Originally Posted by aeh
Quite a lot of the high schoolers I work with do this through community college and dual enrollment experiences.

True, but going to a community college in a high school program is a far cry from, say, going to Middlebury when you're from the Bronx (i.e. Melanie in the podcast mentioned earlier). The CC allows some exposure to organizing your time, but isn't going to help deal with the culture shock of going from a low-income city neighborhood to a college in rural northern Vermont populated by upper middle class kids who have their own cars and summered in Italy last year.

Our education leaders and politicians (among others) love to talk about helping low SES kids join the middle class/go to college/whatever, but there's a whole lot more to it than just handing them an acceptance letter to Middlebury or Williams and playing the my-dreams-are-being-realized music. The shock these kids experience as first semester freshmen must be huge, yet there's little in the way of meaningful support for them, and few other kids on campus who have similar experiences to them. They must feel pretty isolated during the fall semester.
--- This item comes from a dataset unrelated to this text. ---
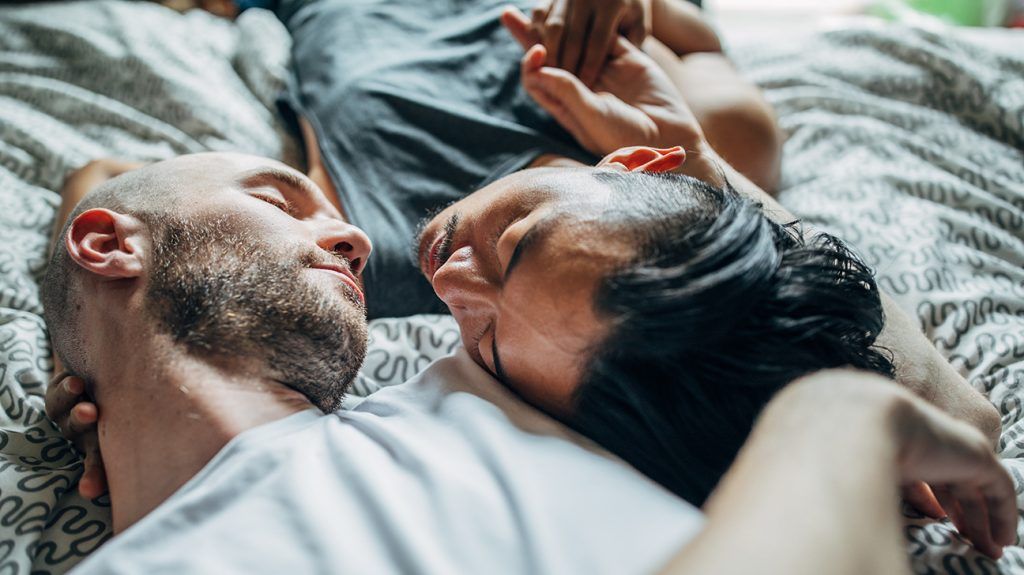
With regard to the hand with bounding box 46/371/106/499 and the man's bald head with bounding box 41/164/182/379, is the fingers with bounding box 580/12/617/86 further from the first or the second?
the hand with bounding box 46/371/106/499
Then, on top of that, they may have no concept of stuff like having to buy textbooks (because they're free in public schools, unlike many private ones, and also because they don't have college-educated parents to guide them on this subject), let alone knowing ways to get them for less online. They also have no concept about what's required to maintain financial aid, because what 18-year-old does? I've read stories about kids who had to drop out because no one told them about having to renew their grants/loans, and they lost them. This stuff is accessible to a middle-class parent sees it as his/her job to deal with the paperwork, has been around the ed block, and who has an education, but what about some kid whose family doesn't speak English and/or has no education and is struggling to get by, working two jobs per parent?

Then toss a low-quality high school education into the mix, and you can see why it's so much harder for these kids than it is for kids from the middle class and above.


Last edited by Val; 10/01/15 02:25 PM.